Je ne veux pas vous gâcher vos vacances si vous faites partie de la bonne moitié de français qui peut en prendre. Les vacances, même si ce concept est très géolocalisé, c’est bon pour la santé, pour la santé des familles et des couples aussi, et si elles se terminent par une séparation c’est qu’elle était nécessaire.

Donc non, profitons bien du sable chaud, de la mer et de la douceur des îles. Géolocalisées les vacances ? Intéressant de lire que le mot « migration » s’applique aussi bien aux vacanciers qui se déplacent en général du nord vers le sud, qu’aux êtres humains poussés par les guerres, les famines et le réchauffement climatique, qui vont dans le sens inverse. 

Franchement, y avez-vous pensé en prenant votre billet pour le sud de l’Italie ou les Iles Canaries ?

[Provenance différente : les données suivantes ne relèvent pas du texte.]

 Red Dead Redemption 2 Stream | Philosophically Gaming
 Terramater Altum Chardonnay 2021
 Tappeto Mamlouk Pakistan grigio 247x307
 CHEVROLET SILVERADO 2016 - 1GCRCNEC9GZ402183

C’est d’ailleurs un des premiers constats des Calaisiens, dans le remarquable « polar », puisqu’il faut bien lui donner un genre « Entre deux mondes », écrit par un ancien humanitaire et policier, Olivier Norek, il sait de quoi il parle. Les migrants font fuir les vacanciers de la plage de Calais et les commerces en crèvent. On découvre ainsi dans son livre le choc des survies aux stratégies diamétralement opposées style grenouille locale contre grenouille importée, drame au fond du lac. Survie que le mot « Jungle de Calais » met en exergue, sans que l’on sache que c’est en fait les migrants iraniens eux-mêmes qui en arrivant ont appelé l’endroit « La forêt » car ils sont arrivés près de quelques arbres, jangal en iranien. C’est dans le livre, riche en informations glissées entre deux actions choc et péripéties émotionnelles. Ce mot a été vite anglicisé en « Jungle », prononcez jungueul, comme dans le super tube qui a fait fureur en même temps. Et pour nous la Jungle, c’est le lieu du chaos et de la survie. 

L’inconscient collectif existe, merci Jung.

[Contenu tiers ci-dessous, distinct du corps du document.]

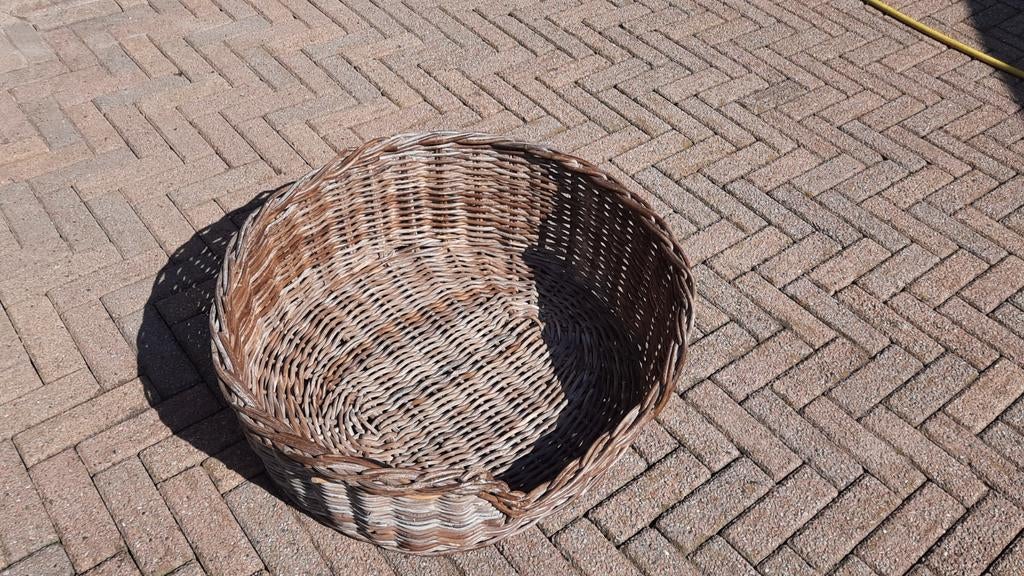 Hondenmand, Dieren en Toebehoren, Ophalen, Riet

Après ce livre coup de poing-plaidoyer mine de rien très instructif, vous pouvez plonger comme moi direct dans les eaux sombres de « L’Archipel du chien » pour y récolter quelques cadavres noirs et jeunes dont vous ne saurez pas trop quoi faire. Là on ne parle plus de polar car c’est Philippe Claudel membre de l’Académie Goncourt qui nous embarque dans son bateau de pêche. Certaines phrases sont si belles et si évocatrices que j’ai ressenti le besoin de les relire plusieurs fois avant de les laisser s’échouer sur le sable. Je ne vais pas vous spolier l’histoire. Plus complexe que la tragédie brute d’ « Entre deux mondes », sans que je n’y mette aucune connotation hiérarchique, elle nous fait plonger dans le noir de l’âme humaine. J’en ai fait des rêves sombres. J’y ai pensé plusieurs jours, jusqu’à comprendre ce qui m’avait autant marqué : l’Archipel du chien est une bonne métaphore de notre planète aujourd’hui. Impossible de prendre le ferry pour s’en aller. Il nous est demandé de faire face. C’est pour cela que je vous recommande un autre livre, "Le petit manuel de résistance contemporaine" de Cyril Dion, un qui donne du courage pour faire face justement, sans attendre que le voisin ne le fasse pour nous. 

Parce que le voisin voudra peut-être enterrer les corps sous le sable.